Voltage in a Simple Circuit

  1. State a rule for finding the voltage across several batteries in series.

    The voltages of several batteries in series add if they are connected + to -. (Students may also discover that if the batteries are connected - to - in series that those voltages will subtract off the total.)

  2. State a rule for the voltage across several equal-voltage batteries in parallel.

    (If the batteries are connected in parallel so that the - ends are connected to one another and the + ends are connected in parallel...) The batteries act like back-up batteries when they are in parallel (no voltage change). [If the batteries are connected in parallel with other orientations, for each battery connected with + connected with the - of another battery these will cancel voltages.]

  3. State a rule for the voltage across each of several identical resistors in series, when you know the voltage across all of them together.

    When the resistors are identical in series, the voltage splits equally across the resistors (if 3 resistors, the value splits equally 3 ways; if 4, it splits 4 ways).

  4. State a rule for the voltage across several identical resistors in parallel, when you know the voltage across all of them together.

    The voltage across each resistor is the same as any other point in the circuit.
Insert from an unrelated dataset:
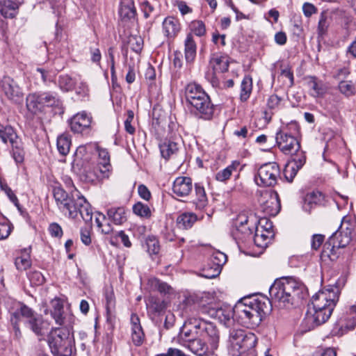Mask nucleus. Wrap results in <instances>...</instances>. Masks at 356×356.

What is the voltage across parts of a simple circuit and how do you measure it? The voltage is the amount of pressure and it is measured by a voltmeter connected in parallel.

Further Investigation

Students could take their observations from the two circuit investigations and predict and do formal investigations with how changes the voltage changes the current and vice versa. An independent activity could be created in Innovative Technology in Science Inquiry to allow students to do this or they can open the activity in pHet.

Alternatively, if materials were available, students could design a circuit to contain a certain number of components without exceeding a given value for current or voltage (or both). This would be similar to considerations electrical engineers would need to address in designing outlets in a room. It is critical for student's to make sure, for either of these, as with any good experiment, that they are only changing one variable at a time. For example, if they change the current, keep the resistance the same.